• [Source extract]
3. Yaudheyadi group, is repeated twice in the Ashtadhyayi (IV.1.178) and (V.3.117), a phenomenon somewhat unusual. Nine names are common to both groups and they alone seem to be genuine.

(1) Yaudheya, as explained above.

(2) Śaubhreya (शौभ्रेय), probably named after original ancestor Shubhra referred to in Sutra (IV.1.123). The name was possibly connected with the Sabarcae of Curtius, who are named as Sabagrae by Orosius.

After the battle with the Oxydrakai (Kshudrakas) near the old junction of Ravi River with Chenab River, Alexander, marched towards the Subarcae, a powerful Indian tribe where the form of govt was democratic and not regal (Curtius). Their army consisted of 60000 foot and 6000 cavalry attended by 500 chariots. They had elected three generals renowned for their valour and military skill. The above description points to the Sabarcae having been an ayudhajivi Sangha, which the Saubhreyas of Panini were. In this case Greeks particularly noted the form of Govt which was democratic and not regal.

The territory of the Sangha lay on the lower course of the Chenab after it mate the Ravi River. The tribe was settled near the river by which Alexander was returning with his fleet after his battle with Kshudraka-Malavas. Both banks of river were thickly studded with villages.

[p.450]: (3) Śaukreya (शौक्रेय). Probably the Scythian tribe Sakarauloi, mentioned as Saruka, along with Pasionoi (Prāchīnī) in the Puṇyaśālā Inscription at Mathura.

(4) Vārteya – May be identified with the Indian tribe Oreitai, settled to the west of the river Porali which now falls in to the Sonmiani Bay, west of Karachi. (cf. Saunamāneya in Subhrādi gana IV.1.123;IV.1.86). According to Curtius the tribe had long maintained its independence in those parts and it negotiated peace with Alexander through their leaders, which reflects its Sangha character.

On the east of river Arabis (old name of Porali) was another independent tribe which the Greeks called Arabitai, corresponding to Sanskrit Ārabhaṭa (the home of the Ārabhaṭi vritti), a word unknown in Paninian geography, but both of them as the Greeks noted, lay within the geographical limits of India.

(5) Dhārteya – unidentified, probably the same as the Dārteyas. The Greek writers mention Dyrta as a town of Assakenoi or the Āśvakāyanas of Massaga, and this may have been the capital of the Darteyas.

(6) Jyābāṇeya (ज्याबाणेय), a war like tribe whose bow-sting served arrow. The Vratyas of Tandya Br. (XVII.124) and Srautasutra appear to be the same as Panini’s Ashtadhyayi Sangha of Vrata type. Amongst them we have a feature called jyā-hroda, a king of bow not for shooting arrows ḍwhich seems to be a contrivance for hurling sling balls, most probably a pellet-bow. The Jyabaneyas seem to be section of these Vratyas. The Mahabharata specifically mentions the Mountaineers (Parvatiyas) as experts in fighting by hurling stone-blocks as big as elephant heads, and secondly by shooting stone balls with slings (kshepaṇīya, Dronaparva,121.34-35).

• [Data block]
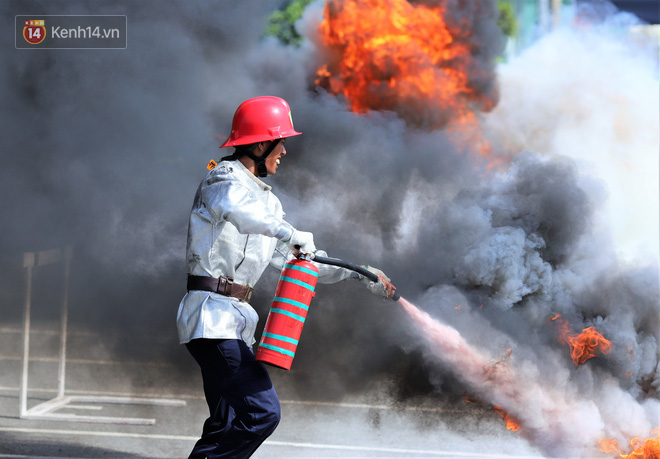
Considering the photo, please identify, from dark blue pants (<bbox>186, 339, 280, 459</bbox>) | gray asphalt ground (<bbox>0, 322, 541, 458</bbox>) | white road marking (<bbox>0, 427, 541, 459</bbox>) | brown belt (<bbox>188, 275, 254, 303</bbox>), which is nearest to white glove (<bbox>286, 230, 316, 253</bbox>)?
brown belt (<bbox>188, 275, 254, 303</bbox>)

• [Directions] Could you pick up the passage on the Yaudheyadi tribes of Panini after its last sentence and continue it? The material above is separate from the passage on the Yaudheyadi tribes.

• [Exercise output]
(7) Trigarta (त्रीगर्त) – It is mentioned here again although its

[p.451]: constituent states (Trigarta-Shashthas) have been referred to only in the preceding Sutra V.3.116

(8) Bharata (भारत) - This gana alone mentions Bharatas as an ayudhjivi Sangha. It must be some old tradition, otherwise Panini locates them in Kuru region, on the borderland of the Udichya and Prachya divisions of India. According to another sutra the Kurus lived under a regal form of government. It seems that these Bharatas lived round about Kurukshetra as a Sangha in Panini’s times.

(9) Ushinara (उशीनर) – already mentioned as a division of Vahika. It is likely that it was under Sangha government.

The above survey of the names of ayudhajivi Sanghas as found in Sutras and the Gana-patha shows the dominant fact that the Sanghas were clustered in the north-west regions of India and the Punjab, that they were mostly ayudhajivins or martial tribes, a feature retained by most of them to this day, and they were living in different stages of political evolution, ranging from the Vratas and Pugas to Shrenis and Sanghas, as represented by the wild Pishachas at one end and and the highly organized Yaudheyas on the other hand.

Decline of Sanghas

V. S. Agrawala[12] writes that The numerous Ayudhajivi Sanghas in the Punjab and North-west India points to political conditions as existed before the rise of Mauryan Empire. Panini treats of the development of Sangha polity as if it were at its zenith. Gradually Sanghas began to decline and the march of the Greeks through their land completely exposed their political weakness. This made the Sanghas unpopular and created a movement for their unification of which indications are found in Kautilya’s Aarthshastra. Panini lived in the peak period of the Sanghas, and an interval of about century should be allowed for their decline against the rise of a centralized monarchy or empire. This would assign a date to Panini a hundred years before the rise of the Mauryan Empire.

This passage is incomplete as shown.